The US cybersecurity agency CISA last week warned organizations about critical- and high-severity vulnerabilities discovered by researchers in a human-machine interface (HMI) product made by Taiwan-based Weintek.
According to CISA, the impacted product, the Weintek cMT HMI, is used worldwide, including in critical manufacturing organizations, which are considered part of critical infrastructure. The vendor has released patches for cMT3000-series, cMT-HDM, and cMT-FHD products.
A total of three vulnerabilities have been found in the HMI by industrial cybersecurity firm TXOne Networks. They can be exploited by anonymous users to bypass the authentication process or execute arbitrary commands after they log in to the targeted device.
“By combining [the vulnerabilities], a remote attacker may gain access to the system or remotely execute commands without authentication via the web server whose OS version is listed as affected,” Weintek said in its own advisory last week.
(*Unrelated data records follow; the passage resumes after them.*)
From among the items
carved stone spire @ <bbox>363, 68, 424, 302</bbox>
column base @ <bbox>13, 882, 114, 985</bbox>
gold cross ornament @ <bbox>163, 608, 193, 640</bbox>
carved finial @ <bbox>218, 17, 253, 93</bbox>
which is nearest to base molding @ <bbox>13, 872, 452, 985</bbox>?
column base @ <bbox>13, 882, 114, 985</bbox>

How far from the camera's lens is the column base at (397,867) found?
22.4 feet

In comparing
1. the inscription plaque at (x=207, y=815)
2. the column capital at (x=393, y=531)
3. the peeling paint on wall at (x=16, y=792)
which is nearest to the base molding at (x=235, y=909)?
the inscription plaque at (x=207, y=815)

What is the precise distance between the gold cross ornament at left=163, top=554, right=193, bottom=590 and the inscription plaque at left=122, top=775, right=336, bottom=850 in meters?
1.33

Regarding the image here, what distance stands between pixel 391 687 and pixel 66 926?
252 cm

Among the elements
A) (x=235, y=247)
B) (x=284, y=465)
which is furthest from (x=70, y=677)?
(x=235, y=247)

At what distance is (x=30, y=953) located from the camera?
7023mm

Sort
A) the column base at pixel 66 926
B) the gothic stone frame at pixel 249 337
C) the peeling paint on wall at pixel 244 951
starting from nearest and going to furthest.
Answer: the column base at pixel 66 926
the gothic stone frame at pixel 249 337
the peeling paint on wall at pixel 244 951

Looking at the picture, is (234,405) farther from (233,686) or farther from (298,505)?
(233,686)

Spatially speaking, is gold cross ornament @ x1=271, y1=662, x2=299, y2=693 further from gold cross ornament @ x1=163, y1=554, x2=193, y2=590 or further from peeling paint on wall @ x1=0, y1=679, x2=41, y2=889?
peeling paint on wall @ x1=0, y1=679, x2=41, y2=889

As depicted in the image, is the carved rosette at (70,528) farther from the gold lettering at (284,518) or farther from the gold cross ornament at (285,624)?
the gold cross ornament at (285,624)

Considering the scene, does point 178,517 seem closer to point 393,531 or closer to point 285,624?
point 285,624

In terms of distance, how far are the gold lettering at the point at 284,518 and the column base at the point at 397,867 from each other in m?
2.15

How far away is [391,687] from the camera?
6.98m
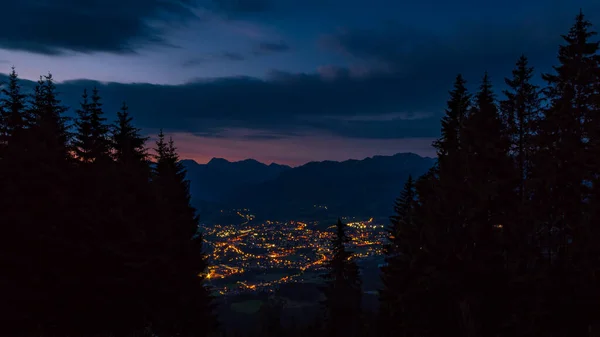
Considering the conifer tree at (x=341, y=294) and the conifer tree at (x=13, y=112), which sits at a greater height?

Hank Chen, the TXOne Networks researcher credited for finding the vulnerabilities, told SecurityWeek that the flaws could allow an attacker to take complete control of an HMI.
However, Chen noted that while an attacker does not require any special permissions to launch a DoS attack, executing arbitrary commands requires the HMI’s password.
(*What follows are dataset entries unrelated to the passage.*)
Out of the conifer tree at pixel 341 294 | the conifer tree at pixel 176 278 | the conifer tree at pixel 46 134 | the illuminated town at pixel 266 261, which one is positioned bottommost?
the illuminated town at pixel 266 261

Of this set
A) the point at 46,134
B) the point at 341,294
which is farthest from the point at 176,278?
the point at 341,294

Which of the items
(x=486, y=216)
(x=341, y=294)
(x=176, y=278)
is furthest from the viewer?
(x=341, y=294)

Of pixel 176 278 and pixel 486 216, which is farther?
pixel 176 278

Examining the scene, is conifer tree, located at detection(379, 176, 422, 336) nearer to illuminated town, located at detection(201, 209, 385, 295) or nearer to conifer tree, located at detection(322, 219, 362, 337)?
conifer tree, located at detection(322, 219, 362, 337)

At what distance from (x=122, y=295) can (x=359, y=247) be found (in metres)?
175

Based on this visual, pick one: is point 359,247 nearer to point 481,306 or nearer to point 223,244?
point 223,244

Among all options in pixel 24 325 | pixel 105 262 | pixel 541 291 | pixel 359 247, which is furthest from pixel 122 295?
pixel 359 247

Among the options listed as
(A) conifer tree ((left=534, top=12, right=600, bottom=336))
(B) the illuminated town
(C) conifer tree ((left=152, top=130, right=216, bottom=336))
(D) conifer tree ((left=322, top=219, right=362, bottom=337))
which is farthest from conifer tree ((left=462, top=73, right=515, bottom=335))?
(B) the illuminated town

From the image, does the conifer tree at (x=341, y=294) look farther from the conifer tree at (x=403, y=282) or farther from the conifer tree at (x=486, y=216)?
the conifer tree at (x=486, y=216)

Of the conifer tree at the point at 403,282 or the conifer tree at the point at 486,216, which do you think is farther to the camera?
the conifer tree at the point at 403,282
The researcher said there are some impacted Weintek HMIs that are directly exposed to the internet, but such instances are “quite limited”.
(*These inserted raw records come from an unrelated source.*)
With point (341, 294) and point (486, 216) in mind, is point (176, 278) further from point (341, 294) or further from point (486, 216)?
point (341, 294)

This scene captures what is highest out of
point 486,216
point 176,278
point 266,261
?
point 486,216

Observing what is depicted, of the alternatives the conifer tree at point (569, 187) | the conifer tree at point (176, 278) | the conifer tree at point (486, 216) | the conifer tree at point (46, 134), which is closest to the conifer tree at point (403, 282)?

TXOne has published a blog post providing technical details for each of the vulnerabilities.
This is not the first time TXOne researchers have found vulnerabilities in Weintek products. Earlier this year, CISA informed organizations about several issues identified by TXOne in the Weincloud cloud-based HMI, which could allow an attacker to manipulate and damage industrial control systems (ICS), such as PLCs and field devices.